Some transcription factors have, or recruit proteins that have, histone modification and remodeling activities (Fig. 1). Presumably, gene activation requires at least one such factor that can bind its recognition sequence within 'inactive' chromatin and recruit other factors that collaborate in altering local chromatin structure. These altered regions of chromatin would then expose binding sites for other factors, including the basal transcription machinery3. Histone modifications may also be necessary to allow RNA polymerase to transit across nucleosomal DNA sequences7. When cells progress through development, the levels of various transcription factors might change and key target sites might be vacated. Alternatively, as might be the case with Dntt, negative transcription factors might compete with and displace activating factors, altering associated chromatin remodeling and modifying activities8 (Fig. 1). The tendency of such alterations to occur locally and then spread globally is poorly understood. Perhaps local histone modification itself recruits additional modifying enzymes, leading to spread along the DNA. This idea, which gains support from studies in yeast and fruit flies9,10, implies that boundary elements limit the spread of such modified chromatin domains2.

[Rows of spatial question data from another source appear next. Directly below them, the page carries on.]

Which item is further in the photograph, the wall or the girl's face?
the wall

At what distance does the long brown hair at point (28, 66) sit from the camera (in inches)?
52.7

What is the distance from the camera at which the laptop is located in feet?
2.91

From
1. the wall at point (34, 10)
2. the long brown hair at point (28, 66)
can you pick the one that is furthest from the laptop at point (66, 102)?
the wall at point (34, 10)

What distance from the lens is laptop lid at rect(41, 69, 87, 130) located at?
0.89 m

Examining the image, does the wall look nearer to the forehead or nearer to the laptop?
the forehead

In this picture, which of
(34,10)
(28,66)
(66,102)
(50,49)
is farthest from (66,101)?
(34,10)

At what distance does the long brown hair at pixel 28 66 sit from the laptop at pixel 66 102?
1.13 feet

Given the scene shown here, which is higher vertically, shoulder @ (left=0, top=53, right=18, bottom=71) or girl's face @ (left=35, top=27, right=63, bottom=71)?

The study by Su et al.1 also addresses the difference between transformed and primary immature T cells. Dntt inactivation was fully reversible in VL3-3M2 but not primary thymocytes, a difference that correlated with a failure of spreading in VL3-3M2 cells. Primary thymocytes did not undergo cell division in this culture system whereas transformed cells did. Perhaps cell cycle regulation or chromatin reassembly after replication is involved in the spread and reversibility of chromatin modification patterns. Alternatively, transformed cells might have different levels of the relevant modifying enzymes, perhaps as a consequence of the transformed phenotype. Also, whereas acetylation can be reversed by various histone deacetylases, there are no known histone demethylases. Therefore, once a genomic region is methylated, modified nucleosomes must be replaced rather than altered to remove this epigenetic mark. Further work will be required to understand the mechanisms responsible for the spread of local histone modifications and the impact of these modifications on chromatin structure and transcriptional regulation.